When a class subclasses MeasurableBase and defines:

__measurable__ = MeasurableSpec(...)

the class is automatically bound to a BoundMeasurableSpec via __init_subclass__.

Binding rules:

  • required columns are resolved immediately
  • unsupported optional value channels remain None
  • no fake SQL constants are injected for missing value channels

That last point is intentional. A measurable that does not support concept filtering should expose value_concept_col = None, and the query layer should decide whether that is acceptable for the rules being executed.

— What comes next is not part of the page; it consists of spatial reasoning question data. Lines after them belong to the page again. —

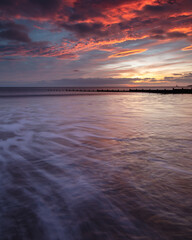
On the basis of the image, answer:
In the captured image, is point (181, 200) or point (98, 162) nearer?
point (181, 200)

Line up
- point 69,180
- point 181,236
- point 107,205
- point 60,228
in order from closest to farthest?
point 181,236 < point 60,228 < point 107,205 < point 69,180

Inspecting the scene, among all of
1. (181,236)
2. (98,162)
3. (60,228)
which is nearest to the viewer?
(181,236)

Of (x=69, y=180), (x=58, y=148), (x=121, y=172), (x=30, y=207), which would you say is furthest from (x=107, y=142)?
(x=30, y=207)

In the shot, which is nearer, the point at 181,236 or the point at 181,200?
the point at 181,236

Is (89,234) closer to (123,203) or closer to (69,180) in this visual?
(123,203)

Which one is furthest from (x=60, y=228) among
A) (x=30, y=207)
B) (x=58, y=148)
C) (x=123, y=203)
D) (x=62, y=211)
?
(x=58, y=148)

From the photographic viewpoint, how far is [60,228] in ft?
7.43

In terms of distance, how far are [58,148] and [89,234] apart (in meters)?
3.39

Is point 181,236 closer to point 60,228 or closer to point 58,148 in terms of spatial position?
point 60,228

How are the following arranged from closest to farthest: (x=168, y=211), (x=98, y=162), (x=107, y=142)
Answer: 1. (x=168, y=211)
2. (x=98, y=162)
3. (x=107, y=142)

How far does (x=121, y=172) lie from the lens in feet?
11.8

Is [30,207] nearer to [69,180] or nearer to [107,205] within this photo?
[69,180]

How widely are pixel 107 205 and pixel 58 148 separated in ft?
9.93

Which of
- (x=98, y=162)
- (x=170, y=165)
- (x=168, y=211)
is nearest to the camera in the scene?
→ (x=168, y=211)
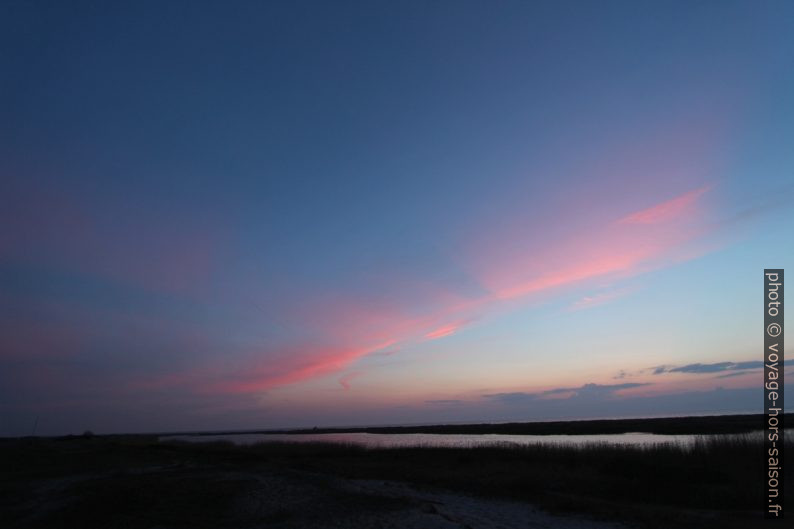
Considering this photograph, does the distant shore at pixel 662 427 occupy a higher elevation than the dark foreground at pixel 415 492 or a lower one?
lower

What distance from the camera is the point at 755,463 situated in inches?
993

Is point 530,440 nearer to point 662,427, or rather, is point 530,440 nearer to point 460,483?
point 662,427

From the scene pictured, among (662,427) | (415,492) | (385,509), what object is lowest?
(662,427)

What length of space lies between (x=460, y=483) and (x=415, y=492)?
355 centimetres

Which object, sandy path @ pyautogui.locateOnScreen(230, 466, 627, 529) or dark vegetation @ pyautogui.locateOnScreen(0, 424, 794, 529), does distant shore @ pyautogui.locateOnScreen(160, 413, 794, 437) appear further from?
sandy path @ pyautogui.locateOnScreen(230, 466, 627, 529)

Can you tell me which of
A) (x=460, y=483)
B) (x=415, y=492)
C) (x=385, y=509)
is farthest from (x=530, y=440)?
(x=385, y=509)

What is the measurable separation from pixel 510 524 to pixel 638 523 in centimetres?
390

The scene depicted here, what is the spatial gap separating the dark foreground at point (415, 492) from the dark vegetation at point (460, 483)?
7 centimetres

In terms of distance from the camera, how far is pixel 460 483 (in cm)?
2306

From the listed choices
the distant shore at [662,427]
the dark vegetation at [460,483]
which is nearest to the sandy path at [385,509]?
the dark vegetation at [460,483]

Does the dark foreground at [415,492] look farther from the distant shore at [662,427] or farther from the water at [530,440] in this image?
the distant shore at [662,427]

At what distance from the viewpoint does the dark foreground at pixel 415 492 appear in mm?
15414

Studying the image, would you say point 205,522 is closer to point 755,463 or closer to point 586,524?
point 586,524

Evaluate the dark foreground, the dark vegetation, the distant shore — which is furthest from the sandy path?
the distant shore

Which Rule Types Need Which Columns

The current query engine resolves measurable fields like this:

Rule style Required measurable column
exact / hierarchy / hierarchy exclusion / presence / absence value_concept_attr
substring value_string_attr
predicate value_predicate_attr
scalar threshold value_numeric_attr
scalar threshold with concept_id != 0 value_numeric_attr and value_concept_attr

Scalar-only measurables

Derived window measurables can legitimately expose only a numeric column.

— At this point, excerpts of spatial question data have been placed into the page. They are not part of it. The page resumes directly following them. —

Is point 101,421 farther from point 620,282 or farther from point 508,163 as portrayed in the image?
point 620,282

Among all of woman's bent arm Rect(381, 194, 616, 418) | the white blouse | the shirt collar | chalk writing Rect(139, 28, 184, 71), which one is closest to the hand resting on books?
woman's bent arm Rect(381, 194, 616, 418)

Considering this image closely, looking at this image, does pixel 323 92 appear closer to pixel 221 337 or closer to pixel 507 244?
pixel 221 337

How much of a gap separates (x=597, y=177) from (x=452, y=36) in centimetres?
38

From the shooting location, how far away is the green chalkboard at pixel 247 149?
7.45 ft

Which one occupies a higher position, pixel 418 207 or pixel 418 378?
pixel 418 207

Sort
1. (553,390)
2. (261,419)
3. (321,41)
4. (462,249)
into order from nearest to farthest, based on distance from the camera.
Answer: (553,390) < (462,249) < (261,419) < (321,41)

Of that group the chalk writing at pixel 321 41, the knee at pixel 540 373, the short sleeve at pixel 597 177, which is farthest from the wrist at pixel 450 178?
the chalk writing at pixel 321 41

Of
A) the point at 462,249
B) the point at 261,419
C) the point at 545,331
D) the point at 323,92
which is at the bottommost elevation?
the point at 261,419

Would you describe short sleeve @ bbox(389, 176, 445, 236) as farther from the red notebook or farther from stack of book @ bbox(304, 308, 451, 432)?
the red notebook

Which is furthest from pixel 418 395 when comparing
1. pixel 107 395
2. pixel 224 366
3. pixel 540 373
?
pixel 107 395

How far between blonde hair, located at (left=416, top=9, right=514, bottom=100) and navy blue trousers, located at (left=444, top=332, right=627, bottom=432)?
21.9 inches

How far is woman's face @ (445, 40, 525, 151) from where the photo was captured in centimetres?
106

Examples in the current codebase:

  • ReferralToSpecialistWindowMeasurable
  • window-style derived thresholds generally driven by ScalarRule

These measurables work when the scalar rule is threshold-only, meaning concept_id = 0.

They do not support concept-constrained scalar filtering. If a scalar rule with concept_id != 0 targets such a measurable, subquery compilation raises a targeted error explaining that value_concept_attr is required for concept filtering.

Episode Requirement

This project assumes an episode-linked oncology data model.

Why that matters:

  • a person can have multiple disease episodes
  • diagnosis, treatment, and modifier rows must align to the correct episode
  • composite AND logic joins on measure_resolver, which is usually the episode id

Without an episode-level resolver:

  • AND logic would collapse to person-level intersection
  • cross-episode contamination would become possible
  • time-based qualification would be harder to interpret clinically

Current Measurable Families

The shipped registry currently maps targets into a small set of measurable families:

  • diagnosis measurables: diagnosis concepts, staging, metastasis
  • event measurables: measurements, procedures, observations
  • treatment measurables: surgery, chemotherapy, radiotherapy, intent, derived windows
  • person measurables: death-linked person demography rows

See src/oa_cohorts/measurables/measurable_resolver.py for the authoritative target-to-class registry.